Moreover, the strain at the break of the E10 fibers shows a higher initial and sustained strain, indicating better retention of flexibility and elasticity throughout the degradation process. Therefore, both E6 and E10 went through a dramatic reduction in strain during degradation. Fibers showed a significant loss of flexibility as degradation progressed. This is consistent with the degradation mechanism, leading to brittle material easily fracturing under stress. A decrease in the molecular weight causes a considerable reduction in the fiber’s ability to stretch. Hence, it led to an increase in smaller, shorter polymer chains. These shorter chains form fewer entanglements and slide past each other more easily [66]. The results of mechanical changes in PLA fiber mats offer insights into how morphological scale fibers influence stability and longevity under degradation conditions.

4. Conclusions

This study highlighted the changes in PLA electrospun fiber mat properties when subjected to in vitro conditions using a phosphate-buffered saline solution at 37 °C, simulating physiological conditions. PLA fibers with two different diameters were electrospun from 6% (E6) and 10% (E10) solutions. We employed various analytical techniques to gather valuable insights into the fibers. The key findings are summarized as follows:

• SEM images showed significant degradation and fiber fracturing after 28 days. The E6 fiber mats lost 27.5% of their weight, while the E10 fibers lost 41%. Differences in diameter contributed to the varying degradation rates between the two fiber types.
• DSC analysis indicated that non-degraded samples had a lower T_g, suggesting solvent trapping and a plasticizing effect.

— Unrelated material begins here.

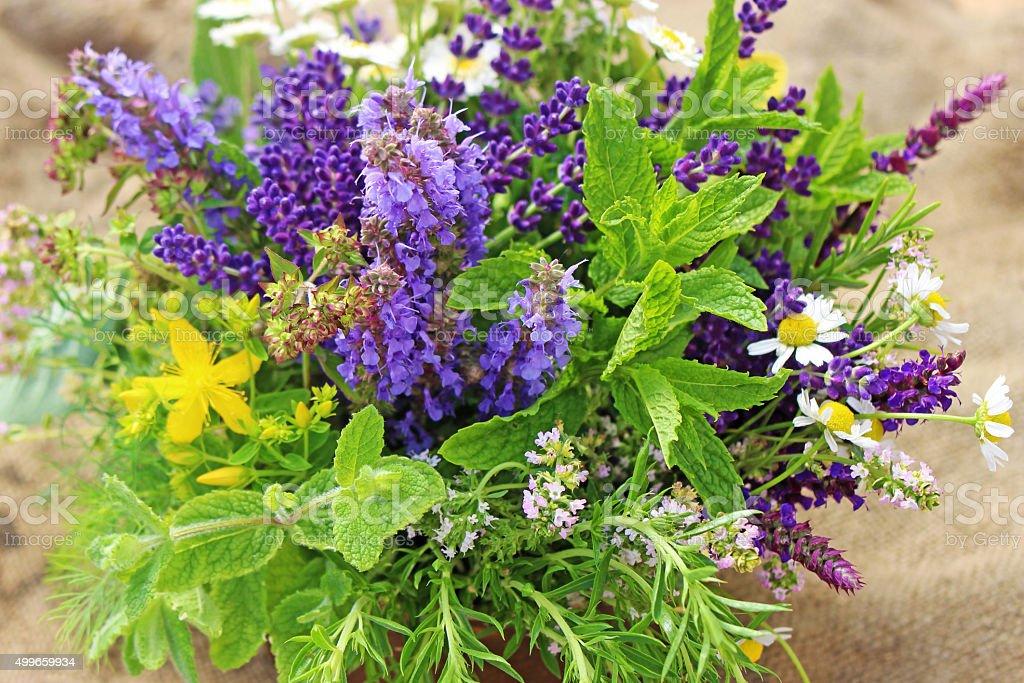 fresh herbs stock photo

The T_g of PLA electrospun fiber mats initially increased due to hydrolytic degradation and solvent release, then gradually decreased and increased again. The degree of crystallinity continuously decreased, indicating ongoing degradation. FTIR analysis revealed that the E10 fibers degraded more slowly and formed fewer carbonyl groups than the E6 fibers, likely due to their thicker structure and lower surface-area-to-volume ratio.
• Mechanical tests confirmed that both the E6 and E10 fiber mats underwent significant changes during degradation. E6 showed a sharp rise in Young’s modulus followed by a steep decline in yield strength after 7 days, while E10 exhibited more stability with slower degradation, showing a gradual decrease in yield strength and higher strain at break. After 28 days, E6’s modulus increased 3.55 times, while E10’s rose 2.23 times. The E10 fibers were more resistant to degradation, while the E6 fibers degraded faster and showed more significant changes in mechanical properties.

These findings offer valuable insights into the degradation of PLA fiber mats and their potential for biomedical applications. Understanding how fiber diameter and crystallinity affect degradation in tissue engineering will help design scaffolds that maintain strength during early tissue growth and degrade as new tissue forms. For bioresorbable implants, this study’s insights into the mechanical properties and degradation behavior of PLA fibers will guide the development of implants that provide support during healing and degrade at the optimal rate, reducing the need for surgical removal.